Performance implications

None.

Syntax

The standard form of the SPIE macro is written as follows:

Syntax	Description

`name`	`name`: Symbol. Begin `name` in column 1.

␢	One or more blanks must precede SPIE.

SPIE

␢	One or more blanks must follow SPIE.

`exit addr`	`exit addr`: A-type address, or register (2) - (12).
`,(interrupts)`	`interrupts`: Decimal numbers 1-15, or 17 expressed as
	single values: (2,3,4,7,8,9,10)
	ranges of values: ((2,4),(7,10))
	combinations: (2,3,4,(7,10))

Parameters

The parameters are explained as follows:

exit addr

Specifies the address of the exit routine to be given control when a specific program interruption occurs. The exit routine receives control in 24-bit addressing mode.

,(interrupts)

Indicates the type of interruption for which the exit routine is to be given control. The interruption types are as follows:

Number: Interruption Type
1: Operation
2: Privileged operation
3: Execute
4: Protection
5: Addressing
6: Specification
7: Data
8: Fixed-point overflow (maskable)
9: Fixed-point divide
10: Decimal overflow (maskable)
11: Decimal divide
12: Exponent overflow
13: Exponent underflow (maskable)
14: Significance (maskable)
15: Floating-point divide
17: Page fault

Note:

If an exit address is zero or no parameters are specified, the current SPIE and any previously active ESPIE environments are canceled.
If a program interruption type is maskable, the corresponding program mask bit in the PSW (program status word) is set to 1 when specified and to 0 when not specified. Interruption types that are not maskable and not specified above are handled by the system, which forces an abend with the program check as the completion code. If an ESTAE-type recovery routine is also active, the SDWA indicates a system-forced abnormal termination. The registers at the time of the error are those of the system.
If you are using vector instructions and an interruption of 8, 12, 13, 14, or 15 occurs, your recovery routine can check the exception extension code (the first byte of the two-byte interruption code in the EPIE or PIE) to determine whether the exception was a vector or scalar type of exception.

ABEND codes

The SPIE macro might return the following abend codes:

X'10E'
X'30E'
X'46D'.

See z/OS MVS System Codes for explanations and programmer responses.

Return and reason codes

None.

Example

Give control to an exit routine for interruption 17. DOITSPIE is the address of the SPIE exit routine.

SPIE DOITSPIE,(17)
● ● ●
Your tasks:
- A) List every interruption type that the SPIE macro reference marks as maskable, with its number.
- B) Say whether each statement agrees with the SPIE macro reference, answering yes or no and quoting the words that decide it: (i) The exit routine receives control in 31-bit addressing mode. (ii) At least one blank must come before SPIE. (iii) Interruption number 17 is a page fault.
The records play no part in the work here.

Records:
● ● ●
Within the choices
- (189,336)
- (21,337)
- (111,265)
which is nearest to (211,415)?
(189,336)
● ● ●
Results of the tasks:
- A)
8: Fixed-point overflow
10: Decimal overflow
13: Exponent underflow
14: Significance

- B)
(i) No: "The exit routine receives control in 24-bit addressing mode."
(ii) Yes: "One or more blanks must precede SPIE."
(iii) Yes: "17: Page fault"